You can also click here to download a printable PDF.

Top section

  • Number of vehicles involved
  • Time and date
  • Location (City/County, plus whether it was on private property)

“Reporting Party’s Information” section

  • What the vehicle was doing at the time of the accident, and whether the driver was driving for their employer.
  • Contact information for the driver.
  • Information on the vehicle.
  • Insurance information.
  • Whether damage to this vehicle was over $750.
    • Note that in California, any accident causing more than $750 in property damage must be reported to the DMV.

“Other Party’s Information” section

  • Includes same information as in the previous section.

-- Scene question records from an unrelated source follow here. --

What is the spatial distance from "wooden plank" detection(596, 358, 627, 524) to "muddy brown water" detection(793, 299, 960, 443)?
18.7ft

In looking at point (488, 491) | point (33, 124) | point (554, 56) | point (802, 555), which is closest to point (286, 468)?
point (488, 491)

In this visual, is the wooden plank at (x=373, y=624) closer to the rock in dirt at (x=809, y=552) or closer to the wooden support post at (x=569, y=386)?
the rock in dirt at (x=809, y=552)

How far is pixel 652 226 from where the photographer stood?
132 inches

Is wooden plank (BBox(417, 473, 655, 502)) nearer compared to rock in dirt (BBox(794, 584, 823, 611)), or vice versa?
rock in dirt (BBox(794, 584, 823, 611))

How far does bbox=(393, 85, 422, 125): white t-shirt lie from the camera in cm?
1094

Injury/Death Property Damage section

  • Name and address of anyone injured in the accident.
    • Note that in California, any accident resulting in an injury or fatality must be reported to the DMV.
    • Checkboxes indicate injury versus death and status at the time of the accident (driver, passenger, cyclist, pedestrian).
    • Any non-vehicle property damage is described here, along with the name and address of the owner.

The reporting person signs and dates at the bottom.

The reverse side must be filled out with insurance information – otherwise, the DMV will suspend your license for driving without insurance.